== Requirement ==
Edit all of the data below so that each instance of "mottled dry leaf" becomes "spotted dry leaf" and nothing else changes. Return the edited data without the pictures.

* Begin Material for this exercise *

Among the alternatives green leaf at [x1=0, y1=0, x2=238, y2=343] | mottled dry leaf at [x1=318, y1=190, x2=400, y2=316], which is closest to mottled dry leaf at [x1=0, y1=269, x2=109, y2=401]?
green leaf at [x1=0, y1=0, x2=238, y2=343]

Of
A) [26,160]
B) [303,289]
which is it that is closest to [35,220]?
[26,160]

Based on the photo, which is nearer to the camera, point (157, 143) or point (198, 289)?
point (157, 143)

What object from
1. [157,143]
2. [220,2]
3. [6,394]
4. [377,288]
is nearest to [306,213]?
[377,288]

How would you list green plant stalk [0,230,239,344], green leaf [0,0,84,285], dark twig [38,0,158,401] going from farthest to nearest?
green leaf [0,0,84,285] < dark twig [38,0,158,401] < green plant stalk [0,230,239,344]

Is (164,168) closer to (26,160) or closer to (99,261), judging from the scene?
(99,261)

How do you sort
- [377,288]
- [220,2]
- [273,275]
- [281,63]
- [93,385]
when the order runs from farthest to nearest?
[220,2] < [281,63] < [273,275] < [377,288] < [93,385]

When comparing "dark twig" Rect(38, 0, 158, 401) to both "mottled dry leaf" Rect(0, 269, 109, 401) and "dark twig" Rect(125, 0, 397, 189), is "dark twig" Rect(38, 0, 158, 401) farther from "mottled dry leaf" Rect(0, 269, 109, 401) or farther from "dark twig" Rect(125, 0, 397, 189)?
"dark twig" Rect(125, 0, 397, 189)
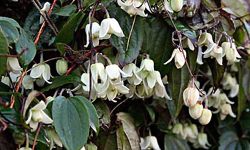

* End Material for this exercise *

== Full output ==
Among the alternatives green leaf at [x1=0, y1=0, x2=238, y2=343] | spotted dry leaf at [x1=318, y1=190, x2=400, y2=316], which is closest to spotted dry leaf at [x1=0, y1=269, x2=109, y2=401]?
green leaf at [x1=0, y1=0, x2=238, y2=343]

Of
A) [26,160]
B) [303,289]
which is it that is closest to [35,220]?
[26,160]

Based on the photo, which is nearer to the camera, point (157, 143) or point (198, 289)?
point (157, 143)

What object from
1. [157,143]
2. [220,2]
3. [6,394]
4. [377,288]
is nearest to [306,213]?
[377,288]

How would you list green plant stalk [0,230,239,344], green leaf [0,0,84,285], dark twig [38,0,158,401] going from farthest to nearest?
green leaf [0,0,84,285] < dark twig [38,0,158,401] < green plant stalk [0,230,239,344]

Is (164,168) closer to (26,160) or closer to (99,261), judging from the scene?
(99,261)

How do you sort
- [377,288]
- [220,2]
- [273,275]
- [281,63]
- [93,385]
when the order runs from farthest to nearest?
[220,2] < [281,63] < [273,275] < [377,288] < [93,385]

When comparing "dark twig" Rect(38, 0, 158, 401) to both "spotted dry leaf" Rect(0, 269, 109, 401) and "dark twig" Rect(125, 0, 397, 189), is "dark twig" Rect(38, 0, 158, 401) farther from "spotted dry leaf" Rect(0, 269, 109, 401) or farther from "dark twig" Rect(125, 0, 397, 189)?
"dark twig" Rect(125, 0, 397, 189)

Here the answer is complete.